None of those individual incidents, however, can prove that a broader culture has shifted. They are extreme outcomes. The NCRI survey is trying to measure the quieter part of the story: what people who have not committed crimes think about the possibility of political killing.

How These Findings Compare With Other Research

One important question is whether the NCRI survey results line up with other, more established polling on political violence. On that point, the Fox summary sits uncomfortably with a growing body of independent data.

A 2022 survey by researchers at the University of California Davis, published through the Violence Prevention Research Program, found that about one in five American adults believed that political violence is at least sometimes justified.[3] That figure is significant but far below the majority-level numbers reported by Fox from the NCRI poll.

Public Religion Research Institute, a nonpartisan research organization, has asked a related question for several years: whether respondents agree that “because things have gotten so far off track, true American patriots may have to resort to violence.” The 2023 American Values Survey found that support for that statement, while rising in some groups, remained a minority view even among the most sympathetic partisan blocs.[4]

Both the UC Davis and PRRI surveys also tend to find that support for political violence is higher among men than among women, and higher among people who identify as very partisan or hold extreme ideological views. That pattern appears to differ from the gender story described in the Fox article about NCRI’s work.

+++

▸ **Problem requirements**
Answer these questions from the text on political violence polling:
1. Researchers at which university conducted the 2022 survey?
2. According to that 2022 survey, about what share of American adults believed political violence is at least sometimes justified?
3. Which Public Religion Research Institute survey found that support for the "true American patriots" statement remained a minority view?
The records that follow are separate material and aren't connected to the text on political violence polling.

[Stored records]
+++

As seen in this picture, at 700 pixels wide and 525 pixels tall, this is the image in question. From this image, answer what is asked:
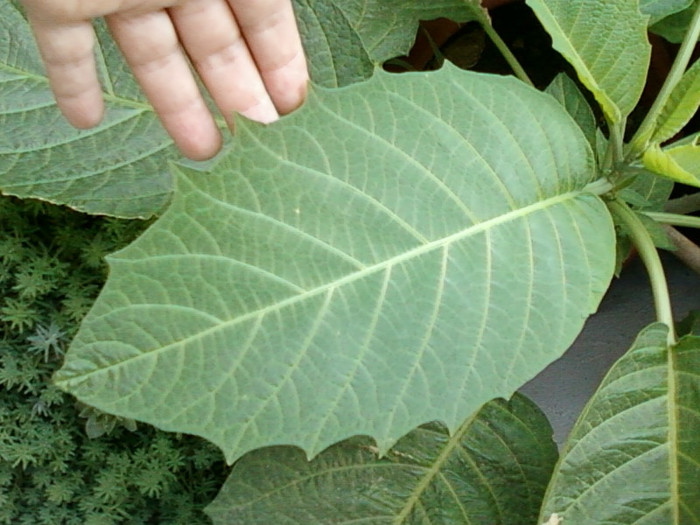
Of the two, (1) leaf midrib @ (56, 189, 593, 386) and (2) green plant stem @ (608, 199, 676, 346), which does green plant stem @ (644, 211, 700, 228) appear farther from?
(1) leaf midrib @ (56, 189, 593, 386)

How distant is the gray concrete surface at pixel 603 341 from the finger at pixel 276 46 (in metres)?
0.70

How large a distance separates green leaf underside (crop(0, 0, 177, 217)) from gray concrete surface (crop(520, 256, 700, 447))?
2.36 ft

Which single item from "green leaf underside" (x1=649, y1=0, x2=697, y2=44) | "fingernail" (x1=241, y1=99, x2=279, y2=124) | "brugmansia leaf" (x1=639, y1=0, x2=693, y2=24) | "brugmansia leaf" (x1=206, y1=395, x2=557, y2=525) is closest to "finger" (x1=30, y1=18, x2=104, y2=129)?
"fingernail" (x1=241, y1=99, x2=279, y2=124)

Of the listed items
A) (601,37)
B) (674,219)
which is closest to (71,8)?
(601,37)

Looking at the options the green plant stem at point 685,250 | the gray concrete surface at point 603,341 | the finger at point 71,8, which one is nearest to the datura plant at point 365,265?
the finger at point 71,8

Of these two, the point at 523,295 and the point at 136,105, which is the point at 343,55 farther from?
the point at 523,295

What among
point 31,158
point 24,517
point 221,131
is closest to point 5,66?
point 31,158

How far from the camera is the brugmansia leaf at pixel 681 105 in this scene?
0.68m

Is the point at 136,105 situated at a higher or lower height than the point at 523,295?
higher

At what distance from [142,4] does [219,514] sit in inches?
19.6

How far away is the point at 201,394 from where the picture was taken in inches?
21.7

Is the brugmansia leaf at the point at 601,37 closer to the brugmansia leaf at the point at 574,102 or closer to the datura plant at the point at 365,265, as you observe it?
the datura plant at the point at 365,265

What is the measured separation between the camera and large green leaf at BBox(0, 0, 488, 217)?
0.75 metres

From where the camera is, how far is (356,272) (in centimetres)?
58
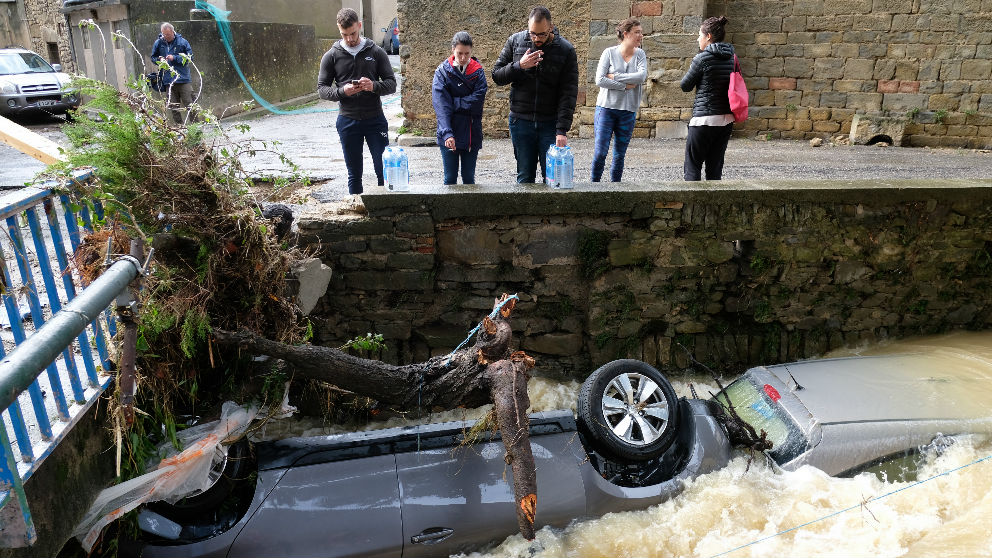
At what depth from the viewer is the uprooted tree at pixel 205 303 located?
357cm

+++

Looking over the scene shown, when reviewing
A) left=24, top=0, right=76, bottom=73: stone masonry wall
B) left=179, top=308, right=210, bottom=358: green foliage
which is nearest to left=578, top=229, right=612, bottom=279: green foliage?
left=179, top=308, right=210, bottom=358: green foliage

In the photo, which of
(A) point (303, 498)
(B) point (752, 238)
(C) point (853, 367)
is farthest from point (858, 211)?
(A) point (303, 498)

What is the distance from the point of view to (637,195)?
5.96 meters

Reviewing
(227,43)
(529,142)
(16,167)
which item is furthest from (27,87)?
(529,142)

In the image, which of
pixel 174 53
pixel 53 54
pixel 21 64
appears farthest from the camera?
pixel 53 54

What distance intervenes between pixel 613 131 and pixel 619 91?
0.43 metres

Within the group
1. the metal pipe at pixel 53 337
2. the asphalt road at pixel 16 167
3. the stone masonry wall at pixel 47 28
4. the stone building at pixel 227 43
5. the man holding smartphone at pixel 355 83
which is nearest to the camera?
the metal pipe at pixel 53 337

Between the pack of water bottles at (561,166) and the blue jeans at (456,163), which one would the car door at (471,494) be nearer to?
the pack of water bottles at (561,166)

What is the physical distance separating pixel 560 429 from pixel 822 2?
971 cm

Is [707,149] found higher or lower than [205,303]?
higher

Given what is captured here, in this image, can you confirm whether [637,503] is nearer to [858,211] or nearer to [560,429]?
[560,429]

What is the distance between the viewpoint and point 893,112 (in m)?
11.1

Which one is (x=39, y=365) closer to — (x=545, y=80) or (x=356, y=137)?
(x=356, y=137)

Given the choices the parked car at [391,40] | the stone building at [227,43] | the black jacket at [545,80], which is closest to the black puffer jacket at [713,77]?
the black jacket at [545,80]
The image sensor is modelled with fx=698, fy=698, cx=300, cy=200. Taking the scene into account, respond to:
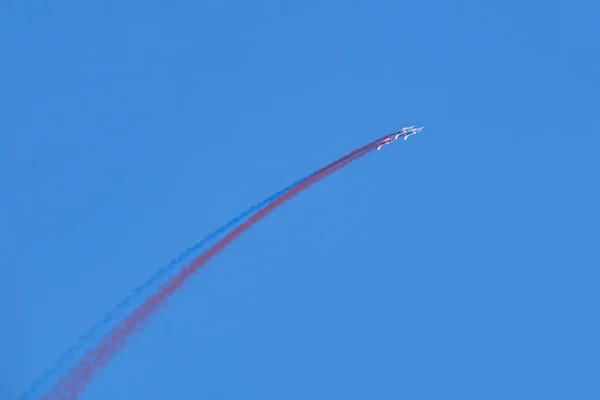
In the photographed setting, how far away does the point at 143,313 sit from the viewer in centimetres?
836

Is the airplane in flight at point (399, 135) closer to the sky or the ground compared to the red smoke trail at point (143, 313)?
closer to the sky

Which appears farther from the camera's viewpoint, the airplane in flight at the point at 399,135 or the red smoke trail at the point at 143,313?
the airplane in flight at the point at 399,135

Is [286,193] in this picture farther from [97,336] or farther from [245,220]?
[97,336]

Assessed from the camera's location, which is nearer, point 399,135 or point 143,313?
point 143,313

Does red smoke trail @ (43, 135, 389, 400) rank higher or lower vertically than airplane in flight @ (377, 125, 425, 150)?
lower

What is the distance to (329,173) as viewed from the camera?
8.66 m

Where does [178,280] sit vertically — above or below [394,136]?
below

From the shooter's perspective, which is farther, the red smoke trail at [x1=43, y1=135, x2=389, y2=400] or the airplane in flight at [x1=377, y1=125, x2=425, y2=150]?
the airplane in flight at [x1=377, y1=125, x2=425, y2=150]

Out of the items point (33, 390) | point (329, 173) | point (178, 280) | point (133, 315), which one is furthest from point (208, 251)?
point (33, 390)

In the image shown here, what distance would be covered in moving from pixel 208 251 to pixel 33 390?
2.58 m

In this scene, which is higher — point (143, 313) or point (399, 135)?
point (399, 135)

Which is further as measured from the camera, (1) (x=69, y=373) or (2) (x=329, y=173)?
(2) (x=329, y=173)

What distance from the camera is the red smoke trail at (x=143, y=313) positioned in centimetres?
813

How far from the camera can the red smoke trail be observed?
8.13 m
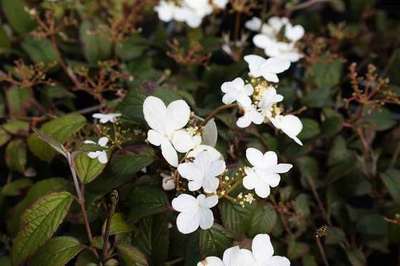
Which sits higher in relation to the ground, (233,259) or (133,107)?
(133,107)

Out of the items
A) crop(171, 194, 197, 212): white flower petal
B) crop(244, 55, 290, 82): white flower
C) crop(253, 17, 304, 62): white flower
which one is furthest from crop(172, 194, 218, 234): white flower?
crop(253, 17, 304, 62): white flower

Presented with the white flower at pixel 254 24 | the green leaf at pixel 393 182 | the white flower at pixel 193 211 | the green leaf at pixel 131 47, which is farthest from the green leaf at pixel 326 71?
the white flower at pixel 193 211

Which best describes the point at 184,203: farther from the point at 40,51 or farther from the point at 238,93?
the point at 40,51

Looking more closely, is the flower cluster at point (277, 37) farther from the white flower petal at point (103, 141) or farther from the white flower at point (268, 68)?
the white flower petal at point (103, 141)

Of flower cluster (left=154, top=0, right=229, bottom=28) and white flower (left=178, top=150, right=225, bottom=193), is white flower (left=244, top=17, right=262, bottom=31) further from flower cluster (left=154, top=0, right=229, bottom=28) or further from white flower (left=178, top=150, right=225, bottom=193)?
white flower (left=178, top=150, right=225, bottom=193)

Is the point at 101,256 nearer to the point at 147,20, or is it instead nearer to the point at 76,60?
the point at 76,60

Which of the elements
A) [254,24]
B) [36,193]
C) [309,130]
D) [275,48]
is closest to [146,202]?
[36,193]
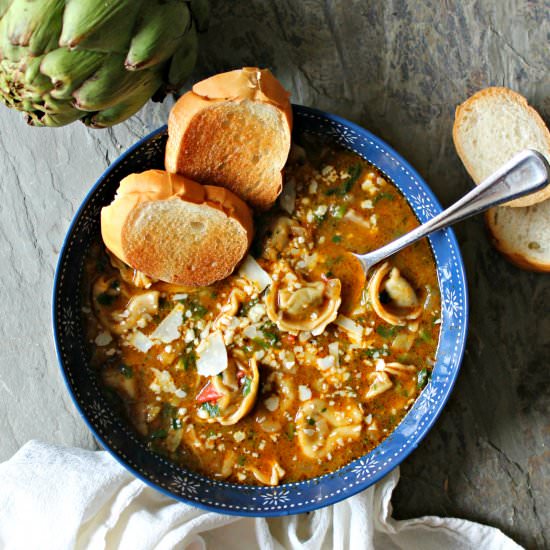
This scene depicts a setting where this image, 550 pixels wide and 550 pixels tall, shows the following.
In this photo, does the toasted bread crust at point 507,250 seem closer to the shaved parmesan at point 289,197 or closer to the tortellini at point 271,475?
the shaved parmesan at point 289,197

+++

▸ **Result of this task**
1. The University of California Davis
2. About one in five
3. The 2023 American Values Survey